* [Texto del documento]:
-------

Vemos que los apóstoles obedecen y salen confiados a predicar sobre el Reino de Dios.
Son enviados a ser luz en movimiento. Van a otro lugar a depositar esa luminiscencia de las buenas noticias. Igualmente los envía a ser sal. La sal de las buenas noticias. Han de poner en práctica lo aprendido, que no es otra cosa que imitarle. Es hora de que el Reino llegue a los que no pueden desplazarse. Van a dar de beber el evangelio a los sedientos que no tienen oportunidad de acercarse a Jesús en esos días.
¿De qué irían hablando por el camino? ¿Tendrían miedo? ¿Prepararían algún discurso o lo dejarían todo al azar? ¿Y qué haría Jesús cuando se quedó solo, cuando los vio alejarse? Probablemente oraría por ellos. Conocía la idiosincrasia de cada uno, se preguntaría cómo llevarían a cabo la misión, cómo actuarían ante cualquier situación inesperada.

-------

* [Lo que se pide]:
(A) Anota todas las preguntas que aparecen en el texto, una por línea.
(B) Copia del texto, sin cambiar nada, el trozo que arranca en "Son enviados a" y sigue hasta "cualquier situación inesperada.".
Los datos que vienen a continuación no tienen nada que ver con el texto.

* [Bloque de datos]:
-------

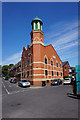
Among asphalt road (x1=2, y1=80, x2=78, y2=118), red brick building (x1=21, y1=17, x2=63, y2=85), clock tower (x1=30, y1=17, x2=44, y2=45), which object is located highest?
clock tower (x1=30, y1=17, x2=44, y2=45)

-------

* [Respuestas escritas]:
(A)
¿De qué irían hablando por el camino?
¿Tendrían miedo?
¿Prepararían algún discurso o lo dejarían todo al azar?
¿Y qué haría Jesús cuando se quedó solo, cuando los vio alejarse?

(B)
Son enviados a ser luz en movimiento. Van a otro lugar a depositar esa luminiscencia de las buenas noticias. Igualmente los envía a ser sal. La sal de las buenas noticias. Han de poner en práctica lo aprendido, que no es otra cosa que imitarle. Es hora de que el Reino llegue a los que no pueden desplazarse. Van a dar de beber el evangelio a los sedientos que no tienen oportunidad de acercarse a Jesús en esos días.
¿De qué irían hablando por el camino? ¿Tendrían miedo? ¿Prepararían algún discurso o lo dejarían todo al azar? ¿Y qué haría Jesús cuando se quedó solo, cuando los vio alejarse? Probablemente oraría por ellos. Conocía la idiosincrasia de cada uno, se preguntaría cómo llevarían a cabo la misión, cómo actuarían ante cualquier situación inesperada.